While Joe Biden and the Democrats rejoice in their premature victory, the Republicans are busy trying to figure out the what, when, where, and most importantly why they lost the election. Well, they might not have to look that far according to the Public Interest Legal Foundation (PILF) who filed a lawsuit alleging there were tens of thousands of dead voters still on the roll in Pennsylvania. It was the same state that would need close to a week to count the final votes and declare Biden the winner. The lawsuit goes on to hold the state accountable for failing to maintain voter registration records.

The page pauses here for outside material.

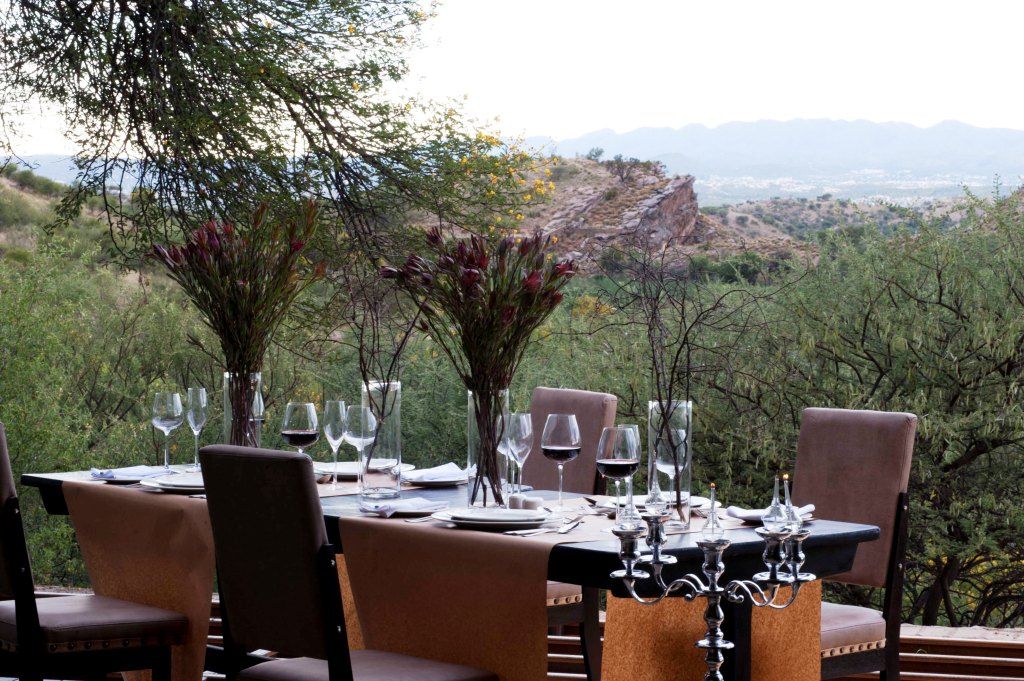 Sun down table in Windhoek mountains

The lawsuit also stated, “As of October 7, 2020, at least 9,212 registrants have been dead for at least five years, at least 1,990 registrants have been dead for at least ten years, and at least 197 registrants have been dead for at least twenty years … Pennsylvania still left the names of more than 21,000 dead individuals on the voter rolls less than a month before one of the most consequential general elections for federal officeholders in many years.”

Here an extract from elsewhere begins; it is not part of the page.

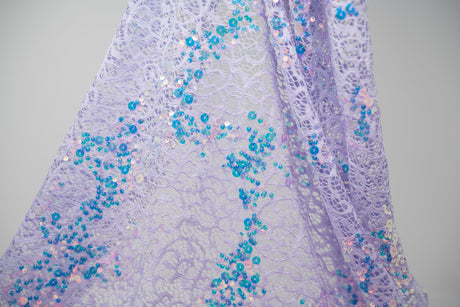 Precious Stretch Lace Sequin Nylon Spandex Fabric - Lilac/Iridescent, Light Blue/Iridescent, Petal Pink/Iridescent, Soft Grey/Iridescent, 58/60" Width (1 Yard)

But it doesn’t stop there as in 2016 and 2018 the lawsuit also found that 216 people voted while being deceased. While it’s unclear as to who they may have voted for, it should be alarming as to who is casting these votes. Just a few days ago, a computer “glitch” accidentally changed Republican votes to Democrat.

However, while the claims made by PILF were unsettling and gave many citizens additional reason for doubt with regards to election integrity, Judge John Jones and others in Pennsylvania quickly refuted much of the data presented by PILF and provided explanation as to why their data was in fact not accurate.

Still, though PILF’s claims seem to be debunked in part, if not entirely, with more and more stories coming out about dead voters and computer glitches across the country there has never been a time where transparency is needed more for the sake of the country and election integrity moving forward. That is something that all parties should be able to agree upon.

Note: This article was updated on 30 November 2020 to reflect changes made to the title, as well as within the body. Claims made in the original article were based on allegations and the current version has been updated to reflect as much.